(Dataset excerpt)
## start

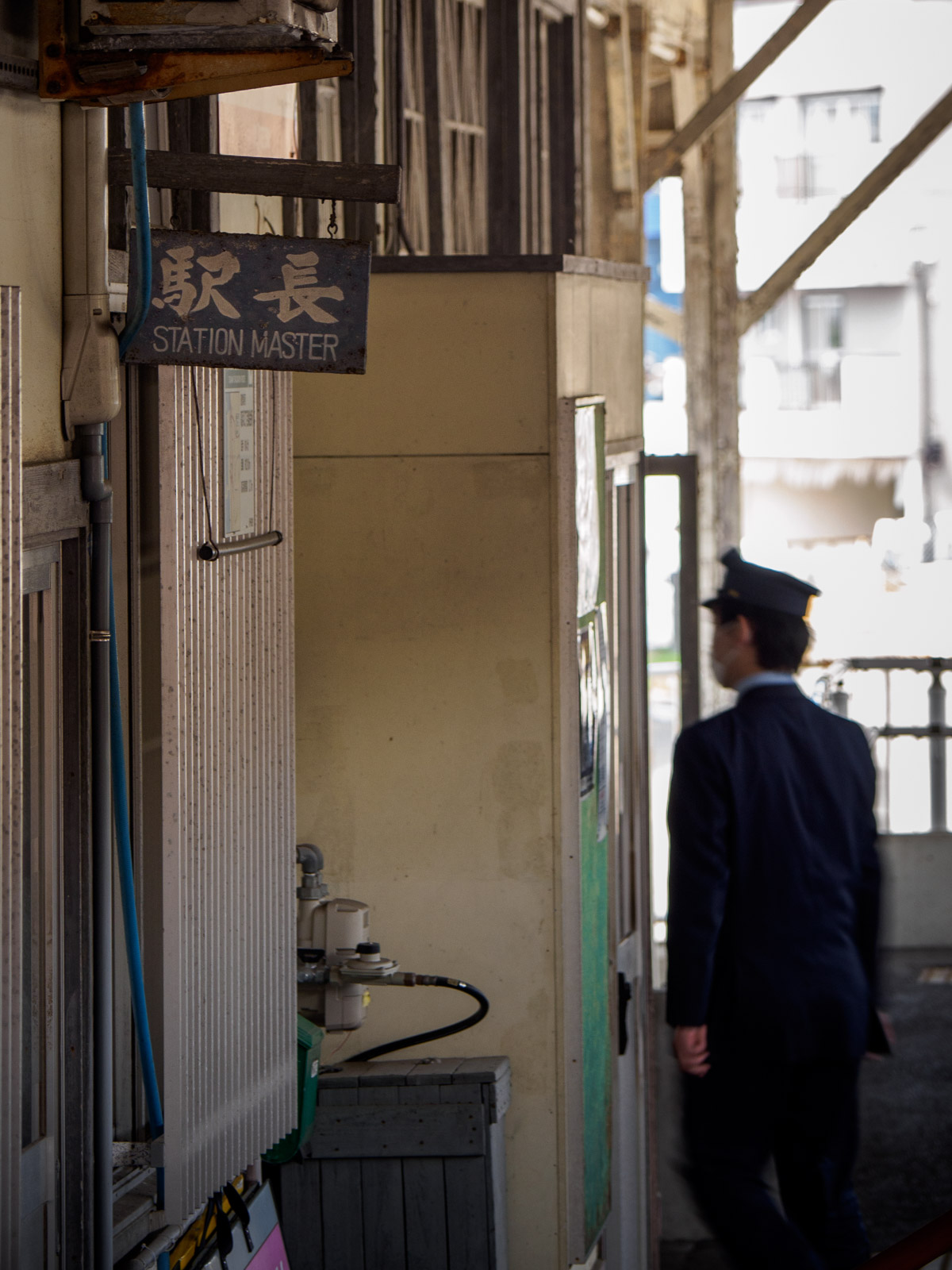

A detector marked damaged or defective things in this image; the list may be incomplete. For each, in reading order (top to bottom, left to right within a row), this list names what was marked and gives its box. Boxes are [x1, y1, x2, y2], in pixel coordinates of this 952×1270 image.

rusty metal plate [129, 229, 375, 371]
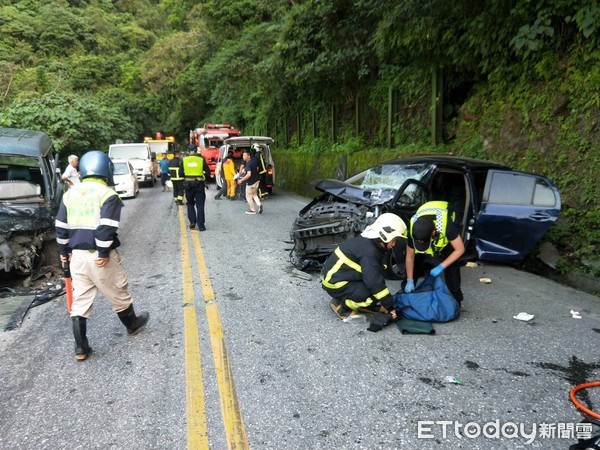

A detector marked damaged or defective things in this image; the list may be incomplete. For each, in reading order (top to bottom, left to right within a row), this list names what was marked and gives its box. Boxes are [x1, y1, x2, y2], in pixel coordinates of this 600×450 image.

crumpled car hood [314, 180, 394, 207]
damaged blue sedan [290, 155, 564, 274]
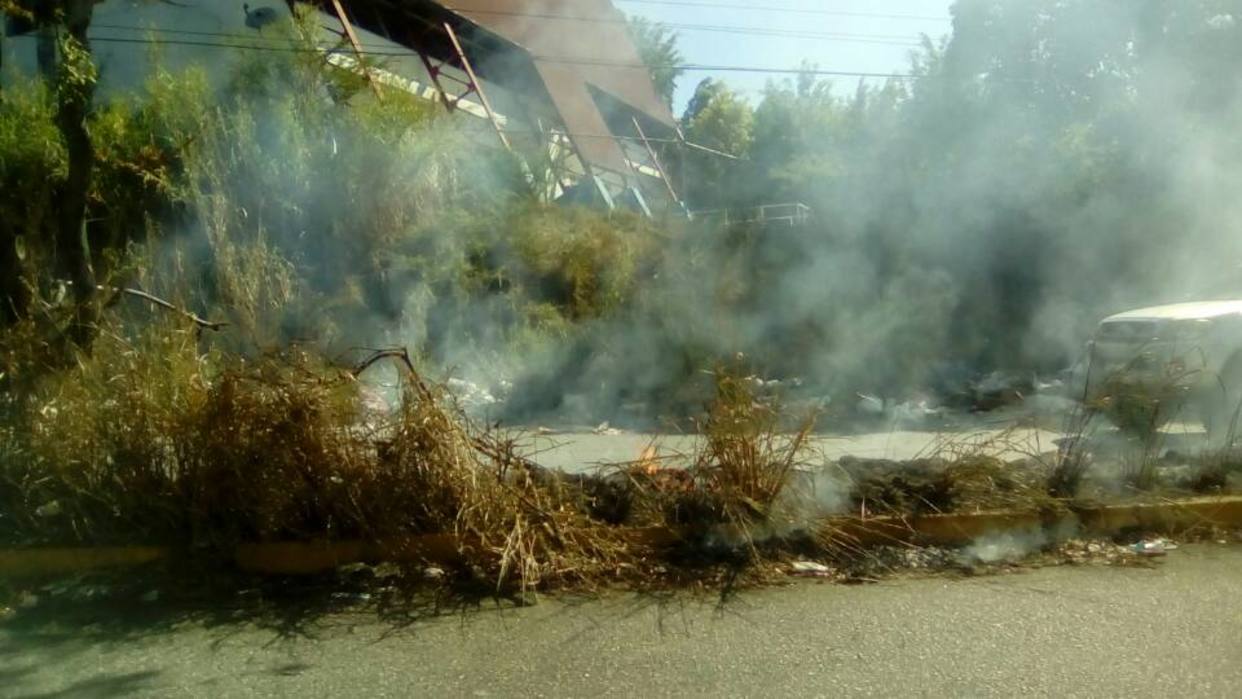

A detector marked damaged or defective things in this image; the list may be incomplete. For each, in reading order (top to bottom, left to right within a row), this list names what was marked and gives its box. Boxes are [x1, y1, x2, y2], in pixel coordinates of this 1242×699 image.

## end

EXERCISE OBJECTIVE:
Please present every line of the rows above as a Markdown table with the columns "No." and "Line," skipping blank lines. Leave the pictures out of the answer.

FULL ANSWER:
| No. | Line |
|---|---|
| 1 | A detector marked damaged or defective things in this image; the list may be incomplete. For each, in reading order (top to bottom, left to right within a row), this list names what was marked and gives its box. Boxes are [x1, y1, x2, y2], in pixel coordinates of this 952×1270 image. |
| 2 | rusty metal plate [129, 229, 375, 371] |
| 3 | A detector marked damaged or defective things in this image; the list may be incomplete. For each, in reading order (top to bottom, left to right within a row), this list names what was marked and gives its box. Boxes are [x1, y1, x2, y2], in pixel coordinates of this 600×450 image. |
| 4 | crumpled car hood [314, 180, 394, 207] |
| 5 | damaged blue sedan [290, 155, 564, 274] |
| 6 | A detector marked damaged or defective things in this image; the list may be incomplete. For each, in reading order (top to bottom, left to right within a row), this list names what was marked and gives its box. Boxes are [x1, y1, x2, y2], in pixel coordinates of this 1242×699 image. |